Jan-Kolja Strecker, Antje Schmidt, Irmgard Förster, Kai Diederich, Judith Alferink Jens Minnerup1

Abstract

Introduction: Following cerebral ischemia, a plethora of immune cells like functional diverse T cell subsets contribute to both, beneficial and deleterious effects during the progressing damage development. The role of dendritic cells (DCs), which activate T cells, has not been determined within strokes pathology. DCs, which express the chemokine CCL17, are known to be key regulators of Th17 and Treg cell function. The role of CCL17 and the DC-dependent immunomodulation within the pathogenesis of the ischemic stroke are subject of this presentation.
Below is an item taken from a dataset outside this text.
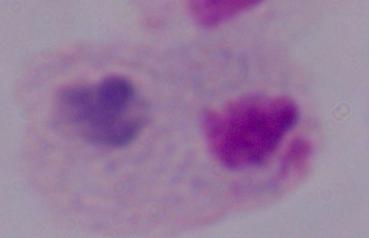

This is a trichomonad.

Photomicrograph. Captured at 1000x magnification.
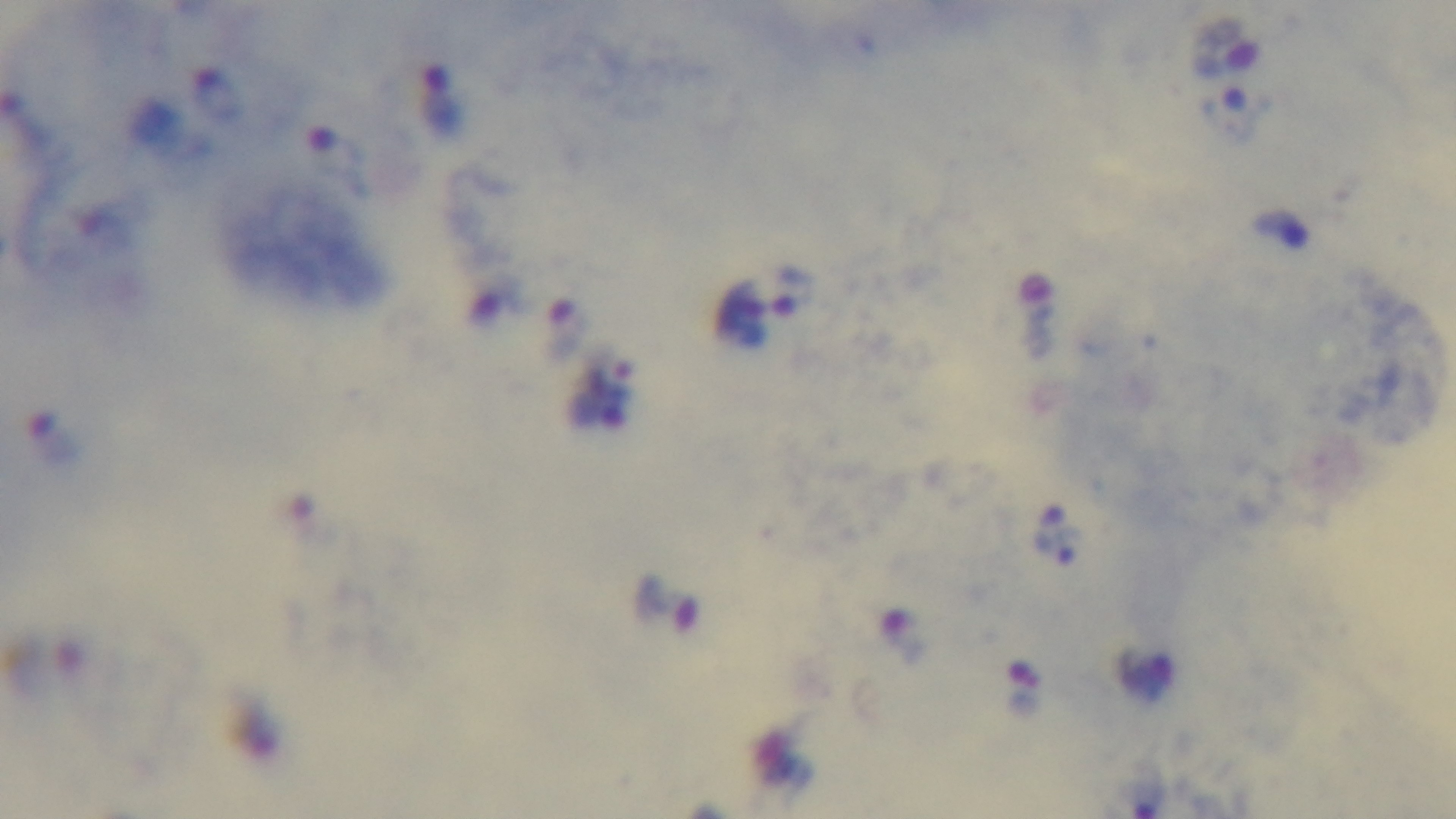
Methods: Transient middle cerebral ischemia was induced by occlusion of the middle cerebral artery (MCAO, 30 min) in CCL17-deficient, heterozygous and wildtype mice. Furthermore, CCL17/WT and WT/CCL17-bone marrow chimeras were generated. Following MCAO, mice were tested for functional outcome, infarct volume, CCL17 expression, expression of Th1/M1-, Th2/M2-, Th17 and Treg-gene expression and presence as well as activation state of immune cells by immunofluorescence analysis and flow cytometry. Results: Cerebral ischemia led to worsened functional outcome (p<0.001) and increased infarct lesion size (p<0.05) in CCL17-deficient mice. Immunofluorescence analysis revealed CCL17 expression by neurons and immigrated hematogenous cells. CCL17-deficient brains showed increased neutrophil immigration and increased expression of Th1- and Th17-related Genes. Restimulated Splenocytes showed increased TNF-alpha production. Analysis of bone-marrow chimeras further suggests a neuroprotective role of neuronal expressed CCL17. Conclusion: These results suggest a neuroprotective role of CCL17 within the pathogenesis of ischemia/reperfusion damage.